Aufgabenstellung:
Beantworte anhand des Threads zur Börsenspekulation diese Fragen:
1. Welchen Betrag sollte Ficheres laut dem ersten Beitrag zuerst einzahlen, um eine Schulung zu erhalten?
2. Mit welcher Art von Geschäft hat Ficheres nach der Vermutung von Nebelwolf gezockt?
3. Wie lange musste man laut dem letzten Beitrag nach dem Bestätigen und der Angabe des Einsatzes warten?

──────── Ausgangstext ────────

# Börsenspekulation



## Ficheres (7 Oktober 2013)

Ich hatte unlängst eine Mail, dort hieß es; auch ohne Vorkenntnisse an der Börse spekulieren und Gewinnen. Ich öffnete und sah einen kurzen Werbefilm. Es wurde erklärt, dass ich 100€ einzahlen solle und danach bekäme ich eine Schulung. Ich habe eingezahlt und bekam einen Anruf. Dabei wurden mir die einzelnen Zeichen und Möglichkeiten aufgezählt. Wenn ich weitere Hilfe brauchte solle ich weitere 200€ einzahlen. Das habe ich gelassen und auf gut Glück spekuliert. Natürlich habe ich verloren.Aber es gab auch Gewinner, das war eben nur nicht ich. Das Geld ist nicht weg (das hat nur ein anderer)


----------



## Hippo (7 Oktober 2013)

Die alte Wahrheit ...
Gier frißt Hirn!
Warum sollte einer wenn er das todsichere System hat reich zu werden dieses für 100 + 200 € verkaufen?


----------



## Nebelwolf ✟ (8 Oktober 2013)

Hallo!

Hast Du weitere Informationen? Websites? Links? Kopfzeilen der eMail? Telefonnummern?

Vermutlich hast Du mit "Binären Optionen" gezockt, das System ist so angelegt, daß man ähnlich wie an Automaten alles verliert.

Nebelwolf


----------



## Ficheres (9 Oktober 2013)

Täglich Geld verdienen, so wurde versprochen. Als ich öffnete kam ein kurzes Video. Dort war ein Rohstoff, der mit grünen und roten Balken versehen war. das System tippte auf grün und ich musste nur noch bestätigen, meinen Einsatz angeben und 1 Minute warten. So einfach sollte es sein und im gezeigten Video funktionierte das auch.Kink habe ich nicht mehr. Aber sobald ich wieder einen bekomme kopiere ich ihn hier rein.

──────── Unbearbeitete Einträge ────────

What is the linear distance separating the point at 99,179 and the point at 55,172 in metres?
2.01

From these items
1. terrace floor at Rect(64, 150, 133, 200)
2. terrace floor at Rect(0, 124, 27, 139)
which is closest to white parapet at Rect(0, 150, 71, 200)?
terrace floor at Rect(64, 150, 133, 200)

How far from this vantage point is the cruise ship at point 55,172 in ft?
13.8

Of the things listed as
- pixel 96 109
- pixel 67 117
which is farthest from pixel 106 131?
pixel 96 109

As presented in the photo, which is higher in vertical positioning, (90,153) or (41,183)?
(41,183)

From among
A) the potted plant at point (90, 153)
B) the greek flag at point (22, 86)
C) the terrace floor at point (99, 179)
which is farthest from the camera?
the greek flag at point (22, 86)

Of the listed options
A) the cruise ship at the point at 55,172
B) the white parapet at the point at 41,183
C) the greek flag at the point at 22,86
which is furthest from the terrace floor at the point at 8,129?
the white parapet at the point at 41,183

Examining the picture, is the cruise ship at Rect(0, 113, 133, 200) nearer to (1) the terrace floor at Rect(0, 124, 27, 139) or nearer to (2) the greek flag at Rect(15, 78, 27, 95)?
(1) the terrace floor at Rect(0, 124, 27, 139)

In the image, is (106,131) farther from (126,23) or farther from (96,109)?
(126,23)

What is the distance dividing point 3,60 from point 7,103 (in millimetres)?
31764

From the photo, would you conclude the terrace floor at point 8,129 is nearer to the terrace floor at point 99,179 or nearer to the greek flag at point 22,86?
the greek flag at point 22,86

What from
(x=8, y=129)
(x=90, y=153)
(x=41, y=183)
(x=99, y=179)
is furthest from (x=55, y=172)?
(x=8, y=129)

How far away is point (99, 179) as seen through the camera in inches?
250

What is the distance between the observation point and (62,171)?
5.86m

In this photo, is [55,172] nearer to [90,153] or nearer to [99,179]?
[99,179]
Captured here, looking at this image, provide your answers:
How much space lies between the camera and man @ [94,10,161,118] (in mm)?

────────

Erwartete Antwort:
1. 100 €
2. Mit „Binären Optionen“
3. 1 Minute